- _Objective_
Pick out each line below that contains the string "instances", and treat uppercase and lowercase letters as different.

Start Task inputs

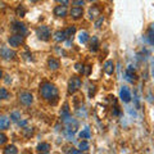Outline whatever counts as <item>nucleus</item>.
I'll use <instances>...</instances> for the list:
<instances>
[{"label":"nucleus","instance_id":"c9c22d12","mask_svg":"<svg viewBox=\"0 0 154 154\" xmlns=\"http://www.w3.org/2000/svg\"><path fill=\"white\" fill-rule=\"evenodd\" d=\"M82 150H76V149H71V150H68V153H81Z\"/></svg>","mask_w":154,"mask_h":154},{"label":"nucleus","instance_id":"4c0bfd02","mask_svg":"<svg viewBox=\"0 0 154 154\" xmlns=\"http://www.w3.org/2000/svg\"><path fill=\"white\" fill-rule=\"evenodd\" d=\"M2 77H3V71L0 69V79H2Z\"/></svg>","mask_w":154,"mask_h":154},{"label":"nucleus","instance_id":"2eb2a0df","mask_svg":"<svg viewBox=\"0 0 154 154\" xmlns=\"http://www.w3.org/2000/svg\"><path fill=\"white\" fill-rule=\"evenodd\" d=\"M48 66H49V68L51 71H57L60 67V63L58 59H55V58H50V59L48 60Z\"/></svg>","mask_w":154,"mask_h":154},{"label":"nucleus","instance_id":"412c9836","mask_svg":"<svg viewBox=\"0 0 154 154\" xmlns=\"http://www.w3.org/2000/svg\"><path fill=\"white\" fill-rule=\"evenodd\" d=\"M98 46H99V41H98V38H96L95 36L91 38V44H90V50L91 51H96L98 50Z\"/></svg>","mask_w":154,"mask_h":154},{"label":"nucleus","instance_id":"1a4fd4ad","mask_svg":"<svg viewBox=\"0 0 154 154\" xmlns=\"http://www.w3.org/2000/svg\"><path fill=\"white\" fill-rule=\"evenodd\" d=\"M119 98H121L123 103H128L131 100V91H130L127 86H122L121 91H119Z\"/></svg>","mask_w":154,"mask_h":154},{"label":"nucleus","instance_id":"a211bd4d","mask_svg":"<svg viewBox=\"0 0 154 154\" xmlns=\"http://www.w3.org/2000/svg\"><path fill=\"white\" fill-rule=\"evenodd\" d=\"M37 152L41 153H49L50 152V145L48 143H41L37 145Z\"/></svg>","mask_w":154,"mask_h":154},{"label":"nucleus","instance_id":"72a5a7b5","mask_svg":"<svg viewBox=\"0 0 154 154\" xmlns=\"http://www.w3.org/2000/svg\"><path fill=\"white\" fill-rule=\"evenodd\" d=\"M18 125H19V126H26V125H27V121H18Z\"/></svg>","mask_w":154,"mask_h":154},{"label":"nucleus","instance_id":"cd10ccee","mask_svg":"<svg viewBox=\"0 0 154 154\" xmlns=\"http://www.w3.org/2000/svg\"><path fill=\"white\" fill-rule=\"evenodd\" d=\"M32 132H33V130H32V128H28V127H25V128H23V134H25V136H26V137H30L31 135H32Z\"/></svg>","mask_w":154,"mask_h":154},{"label":"nucleus","instance_id":"c756f323","mask_svg":"<svg viewBox=\"0 0 154 154\" xmlns=\"http://www.w3.org/2000/svg\"><path fill=\"white\" fill-rule=\"evenodd\" d=\"M104 22V17L103 16H100L99 17V19H96V21H95V27L96 28H99L100 26H102V23Z\"/></svg>","mask_w":154,"mask_h":154},{"label":"nucleus","instance_id":"2f4dec72","mask_svg":"<svg viewBox=\"0 0 154 154\" xmlns=\"http://www.w3.org/2000/svg\"><path fill=\"white\" fill-rule=\"evenodd\" d=\"M75 68H76L77 71H80V72H84V66H82V64H80V63H77Z\"/></svg>","mask_w":154,"mask_h":154},{"label":"nucleus","instance_id":"f257e3e1","mask_svg":"<svg viewBox=\"0 0 154 154\" xmlns=\"http://www.w3.org/2000/svg\"><path fill=\"white\" fill-rule=\"evenodd\" d=\"M40 94L46 102H49L53 105H55L58 103V99H59L58 89L55 88V85H53L50 82H44L40 86Z\"/></svg>","mask_w":154,"mask_h":154},{"label":"nucleus","instance_id":"f03ea898","mask_svg":"<svg viewBox=\"0 0 154 154\" xmlns=\"http://www.w3.org/2000/svg\"><path fill=\"white\" fill-rule=\"evenodd\" d=\"M80 88H81V79L77 76H72L68 81V93L75 94Z\"/></svg>","mask_w":154,"mask_h":154},{"label":"nucleus","instance_id":"7ed1b4c3","mask_svg":"<svg viewBox=\"0 0 154 154\" xmlns=\"http://www.w3.org/2000/svg\"><path fill=\"white\" fill-rule=\"evenodd\" d=\"M36 35H37V37L40 38V40H42V41H48L50 38V36H51V32H50V28L48 27V26H40L36 30Z\"/></svg>","mask_w":154,"mask_h":154},{"label":"nucleus","instance_id":"aec40b11","mask_svg":"<svg viewBox=\"0 0 154 154\" xmlns=\"http://www.w3.org/2000/svg\"><path fill=\"white\" fill-rule=\"evenodd\" d=\"M79 40H80L81 44H86L88 40H89V33L86 32V31H81L79 33Z\"/></svg>","mask_w":154,"mask_h":154},{"label":"nucleus","instance_id":"f704fd0d","mask_svg":"<svg viewBox=\"0 0 154 154\" xmlns=\"http://www.w3.org/2000/svg\"><path fill=\"white\" fill-rule=\"evenodd\" d=\"M76 5H77V7H80V5H85V2H81V0H80V2H76Z\"/></svg>","mask_w":154,"mask_h":154},{"label":"nucleus","instance_id":"0eeeda50","mask_svg":"<svg viewBox=\"0 0 154 154\" xmlns=\"http://www.w3.org/2000/svg\"><path fill=\"white\" fill-rule=\"evenodd\" d=\"M63 122L66 123V128H67V131H71V132H76V131H77V128H79V122H77L76 119L71 118V117L66 118Z\"/></svg>","mask_w":154,"mask_h":154},{"label":"nucleus","instance_id":"473e14b6","mask_svg":"<svg viewBox=\"0 0 154 154\" xmlns=\"http://www.w3.org/2000/svg\"><path fill=\"white\" fill-rule=\"evenodd\" d=\"M90 68H91L90 66H86V68H85V71L82 72V73H85L86 76H89V73H90Z\"/></svg>","mask_w":154,"mask_h":154},{"label":"nucleus","instance_id":"423d86ee","mask_svg":"<svg viewBox=\"0 0 154 154\" xmlns=\"http://www.w3.org/2000/svg\"><path fill=\"white\" fill-rule=\"evenodd\" d=\"M23 36L22 35H18V33H14V35H12L11 37L8 38V42L11 44V46L13 48H18V46H21L23 44Z\"/></svg>","mask_w":154,"mask_h":154},{"label":"nucleus","instance_id":"b1692460","mask_svg":"<svg viewBox=\"0 0 154 154\" xmlns=\"http://www.w3.org/2000/svg\"><path fill=\"white\" fill-rule=\"evenodd\" d=\"M4 153H5V154H9V153L16 154V153H18V150H17V148L14 145H9V146H7L5 149H4Z\"/></svg>","mask_w":154,"mask_h":154},{"label":"nucleus","instance_id":"9d476101","mask_svg":"<svg viewBox=\"0 0 154 154\" xmlns=\"http://www.w3.org/2000/svg\"><path fill=\"white\" fill-rule=\"evenodd\" d=\"M125 79H126L128 82L134 84L136 81V76H135V69L132 68V66H128V68L125 72Z\"/></svg>","mask_w":154,"mask_h":154},{"label":"nucleus","instance_id":"4468645a","mask_svg":"<svg viewBox=\"0 0 154 154\" xmlns=\"http://www.w3.org/2000/svg\"><path fill=\"white\" fill-rule=\"evenodd\" d=\"M103 68H104V72H105L107 75H112L113 72H114V64H113V62H112V60H107V62L104 63Z\"/></svg>","mask_w":154,"mask_h":154},{"label":"nucleus","instance_id":"9b49d317","mask_svg":"<svg viewBox=\"0 0 154 154\" xmlns=\"http://www.w3.org/2000/svg\"><path fill=\"white\" fill-rule=\"evenodd\" d=\"M67 7L66 5H57L54 8V14L57 17H66L67 16Z\"/></svg>","mask_w":154,"mask_h":154},{"label":"nucleus","instance_id":"ea45409f","mask_svg":"<svg viewBox=\"0 0 154 154\" xmlns=\"http://www.w3.org/2000/svg\"><path fill=\"white\" fill-rule=\"evenodd\" d=\"M89 2H95V0H89Z\"/></svg>","mask_w":154,"mask_h":154},{"label":"nucleus","instance_id":"4be33fe9","mask_svg":"<svg viewBox=\"0 0 154 154\" xmlns=\"http://www.w3.org/2000/svg\"><path fill=\"white\" fill-rule=\"evenodd\" d=\"M16 13H17L18 17H25L26 13H27V11H26V8L23 7V5H19V7L16 9Z\"/></svg>","mask_w":154,"mask_h":154},{"label":"nucleus","instance_id":"58836bf2","mask_svg":"<svg viewBox=\"0 0 154 154\" xmlns=\"http://www.w3.org/2000/svg\"><path fill=\"white\" fill-rule=\"evenodd\" d=\"M30 2H33V3H35V2H38V0H30Z\"/></svg>","mask_w":154,"mask_h":154},{"label":"nucleus","instance_id":"6e6552de","mask_svg":"<svg viewBox=\"0 0 154 154\" xmlns=\"http://www.w3.org/2000/svg\"><path fill=\"white\" fill-rule=\"evenodd\" d=\"M19 102L25 105H30L33 102V96L31 93H28V91H23V93L19 94Z\"/></svg>","mask_w":154,"mask_h":154},{"label":"nucleus","instance_id":"dca6fc26","mask_svg":"<svg viewBox=\"0 0 154 154\" xmlns=\"http://www.w3.org/2000/svg\"><path fill=\"white\" fill-rule=\"evenodd\" d=\"M9 125H11V121H9V118L5 117V116H0V130L8 128Z\"/></svg>","mask_w":154,"mask_h":154},{"label":"nucleus","instance_id":"5701e85b","mask_svg":"<svg viewBox=\"0 0 154 154\" xmlns=\"http://www.w3.org/2000/svg\"><path fill=\"white\" fill-rule=\"evenodd\" d=\"M80 137L81 139H90V128L89 127H85L82 131L80 132Z\"/></svg>","mask_w":154,"mask_h":154},{"label":"nucleus","instance_id":"ddd939ff","mask_svg":"<svg viewBox=\"0 0 154 154\" xmlns=\"http://www.w3.org/2000/svg\"><path fill=\"white\" fill-rule=\"evenodd\" d=\"M53 38L57 41V42H62V41H64L68 38V36H67V33L66 31H57L54 33V36H53Z\"/></svg>","mask_w":154,"mask_h":154},{"label":"nucleus","instance_id":"7c9ffc66","mask_svg":"<svg viewBox=\"0 0 154 154\" xmlns=\"http://www.w3.org/2000/svg\"><path fill=\"white\" fill-rule=\"evenodd\" d=\"M7 136L4 134H0V144H4V143H7Z\"/></svg>","mask_w":154,"mask_h":154},{"label":"nucleus","instance_id":"c85d7f7f","mask_svg":"<svg viewBox=\"0 0 154 154\" xmlns=\"http://www.w3.org/2000/svg\"><path fill=\"white\" fill-rule=\"evenodd\" d=\"M11 118L13 119V121L18 122V121H19V118H21V114H19L18 112H13V113L11 114Z\"/></svg>","mask_w":154,"mask_h":154},{"label":"nucleus","instance_id":"393cba45","mask_svg":"<svg viewBox=\"0 0 154 154\" xmlns=\"http://www.w3.org/2000/svg\"><path fill=\"white\" fill-rule=\"evenodd\" d=\"M9 98V93L7 89L0 88V99H8Z\"/></svg>","mask_w":154,"mask_h":154},{"label":"nucleus","instance_id":"a878e982","mask_svg":"<svg viewBox=\"0 0 154 154\" xmlns=\"http://www.w3.org/2000/svg\"><path fill=\"white\" fill-rule=\"evenodd\" d=\"M64 31H66L67 36H68V38H69V37L73 36V33L76 32V27H73V26H69V27L67 28V30H64Z\"/></svg>","mask_w":154,"mask_h":154},{"label":"nucleus","instance_id":"39448f33","mask_svg":"<svg viewBox=\"0 0 154 154\" xmlns=\"http://www.w3.org/2000/svg\"><path fill=\"white\" fill-rule=\"evenodd\" d=\"M0 57H2L3 59H5V60H11V59H14V57H16V51L11 50L7 46H2L0 48Z\"/></svg>","mask_w":154,"mask_h":154},{"label":"nucleus","instance_id":"f8f14e48","mask_svg":"<svg viewBox=\"0 0 154 154\" xmlns=\"http://www.w3.org/2000/svg\"><path fill=\"white\" fill-rule=\"evenodd\" d=\"M82 14H84V11H82V8L81 7H75V8L71 9V17L75 18V19L81 18L82 17Z\"/></svg>","mask_w":154,"mask_h":154},{"label":"nucleus","instance_id":"6ab92c4d","mask_svg":"<svg viewBox=\"0 0 154 154\" xmlns=\"http://www.w3.org/2000/svg\"><path fill=\"white\" fill-rule=\"evenodd\" d=\"M89 16H90V19H95L98 16H100V9L96 7H93L89 11Z\"/></svg>","mask_w":154,"mask_h":154},{"label":"nucleus","instance_id":"20e7f679","mask_svg":"<svg viewBox=\"0 0 154 154\" xmlns=\"http://www.w3.org/2000/svg\"><path fill=\"white\" fill-rule=\"evenodd\" d=\"M12 31L18 33V35H22V36L27 35V32H28L26 25L22 22H13L12 23Z\"/></svg>","mask_w":154,"mask_h":154},{"label":"nucleus","instance_id":"e433bc0d","mask_svg":"<svg viewBox=\"0 0 154 154\" xmlns=\"http://www.w3.org/2000/svg\"><path fill=\"white\" fill-rule=\"evenodd\" d=\"M57 2H59V3H63V5H67V3H68V0H57Z\"/></svg>","mask_w":154,"mask_h":154},{"label":"nucleus","instance_id":"f3484780","mask_svg":"<svg viewBox=\"0 0 154 154\" xmlns=\"http://www.w3.org/2000/svg\"><path fill=\"white\" fill-rule=\"evenodd\" d=\"M68 117H71L69 108H68V104H64L63 108H62V112H60V118H62V121H64V119L68 118Z\"/></svg>","mask_w":154,"mask_h":154},{"label":"nucleus","instance_id":"bb28decb","mask_svg":"<svg viewBox=\"0 0 154 154\" xmlns=\"http://www.w3.org/2000/svg\"><path fill=\"white\" fill-rule=\"evenodd\" d=\"M80 149H81V150H88V149H89V143L86 140L81 141L80 143Z\"/></svg>","mask_w":154,"mask_h":154}]
</instances>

End Task inputs

- _Solution_
I'll use <instances>...</instances> for the list:
<instances>
</instances>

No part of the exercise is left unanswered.